Antoine MARMONTEL (Clermont-Ferrand 1816-1898) pianiste.
- 21 L.A.S. et 3 cartes de visite a.s., à Francis THOME ; 42 pages formats divers, 3 enveloppes.
Intéressante correspondance du grand pédagogue à son élève, le compositeur Francis THOME (1850-1909).

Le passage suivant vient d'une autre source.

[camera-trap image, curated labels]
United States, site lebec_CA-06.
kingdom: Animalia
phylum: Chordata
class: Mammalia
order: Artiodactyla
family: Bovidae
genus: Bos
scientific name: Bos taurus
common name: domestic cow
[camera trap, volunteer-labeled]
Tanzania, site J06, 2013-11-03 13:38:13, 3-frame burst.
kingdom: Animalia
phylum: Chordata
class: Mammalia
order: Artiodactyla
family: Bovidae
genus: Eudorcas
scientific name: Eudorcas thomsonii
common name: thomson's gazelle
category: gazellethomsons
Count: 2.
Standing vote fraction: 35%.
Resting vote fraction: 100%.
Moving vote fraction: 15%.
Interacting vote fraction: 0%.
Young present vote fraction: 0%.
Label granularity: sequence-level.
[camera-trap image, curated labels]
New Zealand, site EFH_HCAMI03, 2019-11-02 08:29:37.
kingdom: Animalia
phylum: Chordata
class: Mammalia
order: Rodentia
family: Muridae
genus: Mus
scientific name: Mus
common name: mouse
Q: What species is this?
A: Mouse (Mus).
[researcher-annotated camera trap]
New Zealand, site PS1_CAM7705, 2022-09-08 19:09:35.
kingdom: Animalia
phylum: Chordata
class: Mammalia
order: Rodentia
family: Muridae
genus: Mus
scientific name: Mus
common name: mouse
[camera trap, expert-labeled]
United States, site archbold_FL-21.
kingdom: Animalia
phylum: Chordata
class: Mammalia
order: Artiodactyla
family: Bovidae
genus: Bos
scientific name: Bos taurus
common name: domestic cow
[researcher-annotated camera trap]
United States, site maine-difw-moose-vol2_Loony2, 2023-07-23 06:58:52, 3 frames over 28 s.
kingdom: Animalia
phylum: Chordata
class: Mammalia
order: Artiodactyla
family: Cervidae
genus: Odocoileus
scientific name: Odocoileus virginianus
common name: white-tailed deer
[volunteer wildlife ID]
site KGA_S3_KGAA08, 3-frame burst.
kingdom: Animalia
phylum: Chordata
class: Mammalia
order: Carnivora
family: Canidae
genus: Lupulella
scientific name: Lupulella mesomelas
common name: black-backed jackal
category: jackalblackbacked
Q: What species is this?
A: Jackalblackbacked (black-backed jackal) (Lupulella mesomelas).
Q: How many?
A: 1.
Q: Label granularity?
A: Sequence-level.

Marmontel considère Thomé comme l’un de ses meilleurs élèves et l’un des plus aimés, et qui a la délicatesse des grands artistes. Après ses encouragements et ses suggestions, notamment à la suite des concours du Conservatoire (1867, et réponse de Thomé à Marmontel), il lui adresse ses félicitations pour la musique de ses ballets, pour ses Préludes dignes de ceux de Chopin, « vous êtes de l’école des mélodistes et non de celle qui a la spécialité du civet sans lièvre »... En 1871, il évoque les jours terribles de la Commune. Il assiste le cœur brisé « à cet odieux et lamentable effondrement de notre chère cité qui semble prendre à tache de se suicider et d’aider à la ruine absolue de notre malheureux pays» ; mais il ne désertera pas la capitale tant qu’il aura un élève à entendre ; Paris ressemblerait à une ville de province « si nous n’avions cette infernale musique des tambours, clairons, avec les basses profondes des canons [...] Les théâtres ont un auditoire attentif qui cherche à oublier le présent, en s’intéressant aux choses de l’esprit »... Il est question de musiciens comme AUBER qui ne demande qu’à se reposer après trente ans comme directeur du Conservatoire, de différents élèves qu’il recommande, etc.
On joint un MANUSCRIT MUSICAL autographe, brouillon de premier jet pour piano (3 pages obl. in-4, bords effrangés) ; 2 L.A.S., dont une à Ernest DELDEVEZ pour recommander le pianiste virtuose Louis DIEMER ; et 2 lettres de MARMONTEL fils à Thomé, au sujet de son père.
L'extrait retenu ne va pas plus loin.